Journaliste-reporter au Nouvel Observateur, le Toulousain Jean-Paul Dubois (54 ans) a fait avec Une Vie française l'unanimité de la critique, du Figaro aux Echos et de Télérama au Monde, qui parle d'«un roman profond et grave, entre humour et tragédie, que l'on traverse le sourire aux lèvres». Comme dans Kennedy et moi (Seuil, 1996), peut-être le plus connu de ses romans, où le narrateur écrivain se dépeignait en «auteur sympathique mais secondaire; quelqu'un de lisible mais de mineur; un saisonnier de la littérature», ce seizième livre donne à nouveau la parole à un personnage un peu marginal.
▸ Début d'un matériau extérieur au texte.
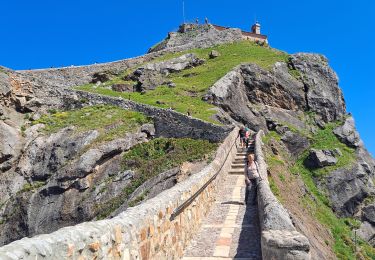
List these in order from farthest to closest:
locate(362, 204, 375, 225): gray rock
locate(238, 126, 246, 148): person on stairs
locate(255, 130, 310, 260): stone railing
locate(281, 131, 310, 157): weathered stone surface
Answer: locate(281, 131, 310, 157): weathered stone surface, locate(362, 204, 375, 225): gray rock, locate(238, 126, 246, 148): person on stairs, locate(255, 130, 310, 260): stone railing

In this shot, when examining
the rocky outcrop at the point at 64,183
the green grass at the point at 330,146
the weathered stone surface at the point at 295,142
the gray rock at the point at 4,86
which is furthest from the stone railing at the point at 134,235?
the gray rock at the point at 4,86

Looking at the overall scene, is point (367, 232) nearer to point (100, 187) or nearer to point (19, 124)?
point (100, 187)

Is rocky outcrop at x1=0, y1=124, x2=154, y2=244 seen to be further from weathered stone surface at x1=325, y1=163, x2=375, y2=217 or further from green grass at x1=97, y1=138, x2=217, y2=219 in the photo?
weathered stone surface at x1=325, y1=163, x2=375, y2=217

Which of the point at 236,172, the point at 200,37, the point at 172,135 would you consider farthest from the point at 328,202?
the point at 200,37

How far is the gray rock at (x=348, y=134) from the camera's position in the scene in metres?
39.5

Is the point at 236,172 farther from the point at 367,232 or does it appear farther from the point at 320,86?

Mais le roman couronné apparaît plus ample dans son projet de retracer parallèlement la vie de son narrateur et celle de la Ve République: cela va de son enfance sous Charles de Gaulle (8 janvier 1958 – 28 avril 1969) à la mort de sa mère sous la deuxième présidence de Jacques Chirac (5 mai 2002 –?), lequel est qualifié d'«homme politique rustaud, sans la moindre finesse». En passant bien sûr par Georges Pompidou, Valéry Giscard d'Estaing et François Mitterrand.
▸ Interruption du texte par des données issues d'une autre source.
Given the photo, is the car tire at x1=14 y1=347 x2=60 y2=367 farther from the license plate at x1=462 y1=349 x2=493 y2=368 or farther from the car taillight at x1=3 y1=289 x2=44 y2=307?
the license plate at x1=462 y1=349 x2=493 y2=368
C'est ce choix d'inscrire une histoire particulière dans l'histoire de tous qui vaut au livre une bonne part de son succès, l'autre revenant à la verve de son auteur et à son art de rendre attachant son anti-héros Paul Blick, un homme né en 1950 et qui n'a jamais vraiment travaillé, le succès international de ses deux livres de photographies sur les arbres lui ayant permis de vivre sans autre revenu. Ajoutons à ses particularismes le fait qu'il n'a jamais ni voté ni prié, pas plus qu'il ne porte de sous-vêtements… En sa compagnie, on survole l'histoire française de la seconde moitié du XXe siècle, à commencer par un mémorable dîner de Noël 1962 où s'échangent des propos peu amènes à propos de l'Algérie, de l'Indochine et de Vichy: c'est l'un des morceaux de bravoure d'un livre qui n'en manque pas. On apprendra ainsi, entre autres péripéties, comment baiser un rôti (sic), se faire exempter du service militaire, débuter sans qualifications dans le journalisme sportif ou sortir illégalement de l'argent d'Espagne.
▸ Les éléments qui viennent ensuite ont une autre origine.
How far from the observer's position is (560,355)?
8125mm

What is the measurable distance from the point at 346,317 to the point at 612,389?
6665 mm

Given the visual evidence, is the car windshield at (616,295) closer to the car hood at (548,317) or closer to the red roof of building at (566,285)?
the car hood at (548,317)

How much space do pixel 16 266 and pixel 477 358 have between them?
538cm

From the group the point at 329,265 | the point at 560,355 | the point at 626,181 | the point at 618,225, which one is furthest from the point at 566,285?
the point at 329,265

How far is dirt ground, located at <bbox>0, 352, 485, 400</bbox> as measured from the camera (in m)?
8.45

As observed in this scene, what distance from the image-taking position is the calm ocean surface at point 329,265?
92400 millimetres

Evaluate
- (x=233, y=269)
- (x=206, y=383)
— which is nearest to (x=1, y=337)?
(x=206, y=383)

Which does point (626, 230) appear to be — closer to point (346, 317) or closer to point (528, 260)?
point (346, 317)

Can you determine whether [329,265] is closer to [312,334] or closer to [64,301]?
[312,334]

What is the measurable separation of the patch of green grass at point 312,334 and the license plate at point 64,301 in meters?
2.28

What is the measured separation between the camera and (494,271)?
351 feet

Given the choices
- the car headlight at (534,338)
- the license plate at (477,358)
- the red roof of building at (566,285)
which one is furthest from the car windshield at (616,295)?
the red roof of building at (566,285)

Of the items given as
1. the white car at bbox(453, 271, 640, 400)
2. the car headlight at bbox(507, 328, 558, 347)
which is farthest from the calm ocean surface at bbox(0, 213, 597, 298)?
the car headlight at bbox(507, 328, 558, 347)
Mais la vie et ses chagrins rattrapent Paul Blick, ce personnage de comédie voué à la mélancolie dès les premières pages, avec la mort de son frère. Après la mort de sa femme Anna, qui dirigeait d'une main de fer l'entreprise de spas et jacuzzis héritée de son père, Paul Blick se retrouve dans la maison familiale, «à peine veuf, déjà grand-père, rivé au chevet de [sa] mère, aux trois quarts ruiné et à demi-jardinier, [mesurant] à quel point et à quelle vitesse la vie pouvait nous faire basculer de positions que nous avions eu la naïveté de penser imprenables». Les dernières pages, sur fond d'air gris et glacé, ont quelque chose de crépusculaire dans leur désenchantement lucide.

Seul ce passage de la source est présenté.